Planning Considerations: Certain assumptions have to be made with regard to a CRUT’s distribution rate, including the investment returns within the unitrust, and the individual beneficiary’s after-tax return on distributions from the unitrust. The biggest problem is that there is no way to know what the IRC 7520 rate will be when the retirement account owner dies and the charitable remainder trust is to receive the balance of the decedent’s retirement account.

  • Formula Unitrust: With this uncertainty, if a CRUT is to be named as the designated beneficiary of a retirement account, a formula is often used.

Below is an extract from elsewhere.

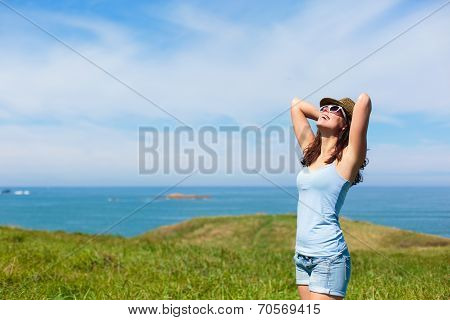 Happy Woman Enjoying Coast Vacation Travel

    • Example: The trustee of this ABC charitable remainder unitrust that is established on my death shall annually distribute to the individual beneficiary of that unitrust the highest permissible rate, in other words, the rate that results in the actuarial value of the charity’s remainder interest being 10.0%.
  • Creative Planning-10th-Year Distribution + CRUT+ Family Foundation: Consider exploiting the SECURE Act’s 10-year distribution rule, to delay any distribution from the decedent’s retirement account until the 10th anniversary of his/her death. Then have the charitable remainder trust as the designated beneficiary of that account. The trustee receives the balance of the retirement account, (after ten years of additional tax-deferred growth) and only then begins to make distributions from the charitable remainder trust. The trustee would then begin to make 5% annual distributions to its named beneficiary, either for the beneficiary’s lifetime, or for 20 years. Perhaps the decedent’s spouse is the first individual beneficiary of a 20-year CRUT, and the decedent’s child is the second individual beneficiary of the 20-year CRUT who will benefit if the spouse does not live the entire 20 years. After 20 years the balance of the CRUT’s assets are distributed to the family foundation to be managed by the child or the decedent’s grandchildren.
  • Charitable Remainder Beneficiary: The retirement account owner can specify the CRUT remainder beneficiary. Alternatively, the CRUT instrument can permit the individual lifetime beneficiary to select the charitable remainder beneficiary.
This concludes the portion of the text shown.